Requests:
A. Answer these questions on the GSICS file naming convention:
(i) Which character delimits the last two fields of a file name?
(ii) What limit is set on the length of the mandatory fields?
(iii) Which location indicator is listed for EUMETSAT?
B. Pick up the GSICS file naming convention after its last sentence and keep writing it.

Passage:
+===+
GSICS File Naming Convention
GSICS file naming convention follows the rules given in the
General File Naming Conventions section of the
W.M.O. Manual on The Global Telecommunication System . The file name general format is:
pflag_productidentifier_oflag_originator_yyyyMMddhhmmss[_freeformat].type[.compression]
A file name consists of a predetermined combination of fields delimited by the underscore character except for the last two fields delimited by the period character. Each field can be of variable length, except for the date-time stamp field which length is fixed. The order of the fields is mandatory. The fields are not case sensitive. Use of capital letters is allowed but they will not be considered different from their lowercase versions.
Although no maximum length is specified for the entire file name, the mandatory fields shall not exceed 128 characters (including all delimiters) to allow processing by all international systems.
Explanation of how each naming field relates to GSICS files follows:
-
pflag
- Always
W
.
-
productidentifier
- A variable length field containing information that describes the nature of the data in the file. Its format is:
LocationIndicator,DataDesignator,FreeDescription
In order to facilitate identification of each part in the product identifier field no part can contain a comma symbol. If a part is empty, no character shall be inserted between the relevant delimiters "_" or ",".
-
-
LocationIndicator
- Defines data producer in three fields: country, organization, and production center. Field separator is the "-" symbol. The country is represented by the official ISO 3166 two-letter country code. Recognized location indicators are:
LocationIndicator |
Data Producer |
US-NESDIS-STAR |
NOAA/NESDIS Center for Satellite Applications and Research (STAR) |
XX-EUMETSAT-Darmstadt |
EUMETSAT |
JP-JMA-MSC |
JMA Meteorological Satellite Center (MSC) |
CN-CMA-NSMC |
CMA National Satellite Meteorological Center |
KR-KMA-NMSC |
KMA National Meteorological Satellite Center |
-
-
DataDesignator
- Describes the type of data in the file. Further explanation is given in a separate section.
-
-
FreeDescription
- Identifies platforms and instruments from which data came from or to which data applies to. The usage of this field is further explained in a separate section.
-
oflag
- Always
C
. The originator
field will be decoded as the standard international four-letter location indicator (CCCC).
-
originator
- International four-letter location indicator (CCCC) of the station or centre originating the file as agreed internationally and published in the W.M.O. No. 9, Volume C1, Catalogue of Meteorological Bulletins .
+===+
Data section:
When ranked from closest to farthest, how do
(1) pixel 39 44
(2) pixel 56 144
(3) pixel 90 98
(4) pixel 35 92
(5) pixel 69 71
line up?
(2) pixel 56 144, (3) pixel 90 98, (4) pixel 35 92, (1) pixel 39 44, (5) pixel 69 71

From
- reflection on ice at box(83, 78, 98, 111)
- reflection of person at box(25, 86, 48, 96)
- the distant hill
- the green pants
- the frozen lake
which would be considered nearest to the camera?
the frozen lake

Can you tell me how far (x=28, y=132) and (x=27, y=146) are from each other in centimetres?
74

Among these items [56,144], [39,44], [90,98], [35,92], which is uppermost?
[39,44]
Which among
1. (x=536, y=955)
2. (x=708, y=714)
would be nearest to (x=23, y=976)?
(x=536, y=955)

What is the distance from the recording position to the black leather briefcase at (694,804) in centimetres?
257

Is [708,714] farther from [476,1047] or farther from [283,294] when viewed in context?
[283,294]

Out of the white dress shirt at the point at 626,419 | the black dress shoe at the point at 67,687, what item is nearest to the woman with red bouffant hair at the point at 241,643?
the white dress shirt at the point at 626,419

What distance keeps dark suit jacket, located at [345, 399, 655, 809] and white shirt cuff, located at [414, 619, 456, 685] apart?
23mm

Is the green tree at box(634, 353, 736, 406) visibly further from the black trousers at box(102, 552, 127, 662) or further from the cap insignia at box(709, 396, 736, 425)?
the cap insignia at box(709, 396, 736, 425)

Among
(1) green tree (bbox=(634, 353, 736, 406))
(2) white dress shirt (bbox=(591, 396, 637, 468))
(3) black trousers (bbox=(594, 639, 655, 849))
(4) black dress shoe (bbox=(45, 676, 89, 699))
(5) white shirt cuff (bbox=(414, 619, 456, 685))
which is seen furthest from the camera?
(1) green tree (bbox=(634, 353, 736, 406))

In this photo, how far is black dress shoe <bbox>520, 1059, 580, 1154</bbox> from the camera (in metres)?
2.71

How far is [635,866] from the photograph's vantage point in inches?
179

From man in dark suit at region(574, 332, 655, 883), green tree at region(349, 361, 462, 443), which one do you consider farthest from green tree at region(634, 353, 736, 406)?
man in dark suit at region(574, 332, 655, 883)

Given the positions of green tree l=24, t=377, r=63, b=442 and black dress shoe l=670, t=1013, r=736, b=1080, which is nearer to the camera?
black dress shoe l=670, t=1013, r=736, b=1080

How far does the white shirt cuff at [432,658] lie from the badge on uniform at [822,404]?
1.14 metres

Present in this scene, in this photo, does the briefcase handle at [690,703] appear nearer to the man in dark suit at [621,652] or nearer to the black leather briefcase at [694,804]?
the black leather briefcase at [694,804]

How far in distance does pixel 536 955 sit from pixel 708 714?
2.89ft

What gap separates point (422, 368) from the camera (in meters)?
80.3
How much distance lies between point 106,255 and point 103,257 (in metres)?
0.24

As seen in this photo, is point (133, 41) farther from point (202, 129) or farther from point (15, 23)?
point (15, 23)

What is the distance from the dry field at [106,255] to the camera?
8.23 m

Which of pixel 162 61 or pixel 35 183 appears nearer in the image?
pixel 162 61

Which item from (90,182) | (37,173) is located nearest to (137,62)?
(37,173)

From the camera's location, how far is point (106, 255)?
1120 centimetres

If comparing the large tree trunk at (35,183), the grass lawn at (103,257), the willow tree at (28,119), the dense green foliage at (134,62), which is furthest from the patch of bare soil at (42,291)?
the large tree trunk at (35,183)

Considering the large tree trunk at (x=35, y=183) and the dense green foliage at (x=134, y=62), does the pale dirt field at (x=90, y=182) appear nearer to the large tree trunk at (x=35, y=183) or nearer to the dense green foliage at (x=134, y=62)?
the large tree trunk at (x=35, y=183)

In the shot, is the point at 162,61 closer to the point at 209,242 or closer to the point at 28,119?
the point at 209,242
+===+
Written responses:
A.
(i) The period character.
(ii) They shall not exceed 128 characters, including all delimiters.
(iii) XX-EUMETSAT-Darmstadt.

B.
Recognized originator codes are:
CCCC Code |
Originator |
EUMS |
EUMETSAT, Darmstadt, Germany |
EUMG |
EUMP |
KNES |
NOAA/NESDIS, College Park, Md., U.S.A. |
RJTD |
JMA, Tokyo, Japan |
RKSL |
KMA, Seoul, Korea |
BABJ |
CMA, Beijing, China |
-
yyyyMMddhhmmss
- A fixed length UTC date and time stamp field representing a data-related event, for example: collection, observation, or processing time. If a particular date and time stamp field is not specified it must be replaced by a "-" (minus) character. For example, if the file contains data for one entire day that is denoted as
"YYYYMMDD------"
.
-
freeformat
(optional) - A variable length field consisting of sub-fields divided by the underscore (
"_"
). The recognized sub-fields are:
YYYYMMDDHHMMSS_..._distphase_version
where "..."
indicates possible, not yet specified sub-fields. Order of the sub-fields is important.
-
-
YYYYMMDDHHMMSS
(optional) - A date-time sub-field in the full 14-digit format will be interpreted as end time in UTC related to data collection, observation, or processing. If the
YYYYMMDDHHMMSS
sub-field is present then the yyyyMMddhhmmss
field will be interpreted as denoting beginning of that time interval. This sub-filed must appear first in the freeformat
field.
-
-
distphase
(optional for Operational phase only) - Indicates distribution phase of file's data. Only GSICS product files can use this sub-field. Two possible values:
"demo"
for the Demonstration phase, and "preop"
for the Preoperational phase. Files in the Operational distribution phase cannot have this sub-field in their names.
-
-
version
(optional) - Version identifier of file's data. Only the major version number is used in the two-digit format. This sub-field must appear last in the
freeformat
field.
-
type
- Describes the general format type of the file. Important types for GSICS files are mentioned below:
Type |
File Format |
nc |
Network Common Data Format (netCDF) |
met |
Metadata file describing the content and format of the corresponding file of the same name |
png |
Portable Network Graphics |
-
compression
(optional) - Identifies file compression method.
compression Field |
Meaning |
zip |
Compressed with the UNIX zip or Windows WinZip |
gz |
Compressed with the gzip tool |
bz2 |
Compressed with the bzip2 tool |
File Name Character Set
Allowed characters to use for composing file names are:
- "a" through "z" (ASCII lowercase letters)
- "A" through "Z" (ASCII uppercase letters)
- "0" through "9" (ASCII numerical digits)
- underscore ("_")
- minus ("-")
- plus ("+")
- period (".")
- comma (",")
The underscore is the field delimiter. It is accepted in the
freeformat
field but not in any other field. The minus is used only as the field delimiter inside the
LocationIndicator
and
FreeDescription
fields of the
productidentifier
field. The plus is used to concatenate several words in the
productidentifier
field. The period is to be used as a delimiter only before the
type
and
compression
fields. The comma is used as a field delimiter in the
productidentifier
field. It can be also used in the
freeformat
field.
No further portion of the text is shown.